[AstroPy] writing 2D string column to fits binary table

Stephen Bailey stephenbailey at lbl.gov
Tue Jan 27 18:22:39 EST 2015


On Tue, Jan 27, 2015 at 10:28 AM, Erin Sheldon <erin.sheldon at gmail.com>
wrote:

> Hi Stephen -
>
> This is a difficult problem I think.
>
> In FITS, the strings must get padded with spaces when written.  That is my
> understanding of the format.
>

From
https://archive.stsci.edu/fits/fits_standard/node70.html#SECTION001233130000000000000
:

8.3.3 Data Sequence -> 8.3.3.1 Main Data Table  -> Character

If the value of the TFORMn keyword specifies data type A, field n shall
contain a character string of  zero or more members, composed of  ASCII
text. This character string may be terminated before the length specified
by the repeat count  by  an ASCII NULL (hexadecimal code 00). Characters
after the first ASCII NULL are not defined. A string with the number of
characters specified by the repeat count is not NULL terminated. Null
strings are defined by the presence of an ASCII NULL as the first character.

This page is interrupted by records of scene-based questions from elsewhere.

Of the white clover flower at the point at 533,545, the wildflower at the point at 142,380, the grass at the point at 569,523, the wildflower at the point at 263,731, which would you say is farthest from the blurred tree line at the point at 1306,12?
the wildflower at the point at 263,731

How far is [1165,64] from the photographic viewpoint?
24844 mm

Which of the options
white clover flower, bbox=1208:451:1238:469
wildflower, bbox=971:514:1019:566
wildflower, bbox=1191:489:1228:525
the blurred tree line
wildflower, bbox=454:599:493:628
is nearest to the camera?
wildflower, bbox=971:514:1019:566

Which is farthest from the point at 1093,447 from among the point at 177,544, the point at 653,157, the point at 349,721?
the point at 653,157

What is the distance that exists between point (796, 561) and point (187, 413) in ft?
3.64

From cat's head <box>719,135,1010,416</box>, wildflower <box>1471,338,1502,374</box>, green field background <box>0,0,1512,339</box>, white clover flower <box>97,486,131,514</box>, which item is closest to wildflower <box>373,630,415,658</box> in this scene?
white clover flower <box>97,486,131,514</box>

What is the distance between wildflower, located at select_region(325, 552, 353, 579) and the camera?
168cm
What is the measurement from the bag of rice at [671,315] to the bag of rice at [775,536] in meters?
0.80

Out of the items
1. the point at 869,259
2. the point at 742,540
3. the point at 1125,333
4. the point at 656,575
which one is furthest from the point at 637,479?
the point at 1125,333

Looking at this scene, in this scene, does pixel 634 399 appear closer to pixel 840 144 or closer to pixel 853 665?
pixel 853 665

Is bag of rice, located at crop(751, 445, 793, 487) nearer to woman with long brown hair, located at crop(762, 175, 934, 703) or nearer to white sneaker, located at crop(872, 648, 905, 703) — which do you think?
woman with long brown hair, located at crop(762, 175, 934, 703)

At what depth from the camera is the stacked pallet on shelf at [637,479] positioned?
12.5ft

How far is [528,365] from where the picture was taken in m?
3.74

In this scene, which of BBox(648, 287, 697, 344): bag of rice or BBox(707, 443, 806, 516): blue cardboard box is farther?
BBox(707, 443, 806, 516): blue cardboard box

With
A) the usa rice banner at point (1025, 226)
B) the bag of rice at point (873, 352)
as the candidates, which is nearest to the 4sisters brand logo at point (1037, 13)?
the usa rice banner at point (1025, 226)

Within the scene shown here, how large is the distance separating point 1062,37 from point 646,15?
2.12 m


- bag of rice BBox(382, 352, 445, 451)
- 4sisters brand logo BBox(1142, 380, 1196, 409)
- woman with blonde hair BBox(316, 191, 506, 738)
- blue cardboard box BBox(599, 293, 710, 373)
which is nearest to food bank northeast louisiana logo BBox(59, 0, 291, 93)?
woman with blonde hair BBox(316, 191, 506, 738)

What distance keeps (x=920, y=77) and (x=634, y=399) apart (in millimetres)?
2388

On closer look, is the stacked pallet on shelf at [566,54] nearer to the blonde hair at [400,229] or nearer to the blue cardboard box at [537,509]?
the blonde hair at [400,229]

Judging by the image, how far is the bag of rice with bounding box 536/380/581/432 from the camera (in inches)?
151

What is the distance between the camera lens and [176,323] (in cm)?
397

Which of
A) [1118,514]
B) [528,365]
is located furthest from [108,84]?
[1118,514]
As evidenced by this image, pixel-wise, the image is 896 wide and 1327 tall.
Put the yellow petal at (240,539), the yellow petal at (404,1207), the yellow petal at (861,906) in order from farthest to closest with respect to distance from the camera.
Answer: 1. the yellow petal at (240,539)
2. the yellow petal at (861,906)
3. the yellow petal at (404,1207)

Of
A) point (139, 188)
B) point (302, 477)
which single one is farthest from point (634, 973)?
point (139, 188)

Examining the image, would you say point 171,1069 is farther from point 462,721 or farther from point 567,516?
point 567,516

This indicates that padding with NULLs is the correct thing to do when the
string is shorter than the field.  This is also how the data are in the
ndarray memory and it is distinguishable from the case of strings that end
with trailing spaces when reading it back in.

There is no way to know the intention of the user, whether spaces in the
> original data are "significant" or not.  This information is not available
> in
> a FITS file, only the size of the field in bytes.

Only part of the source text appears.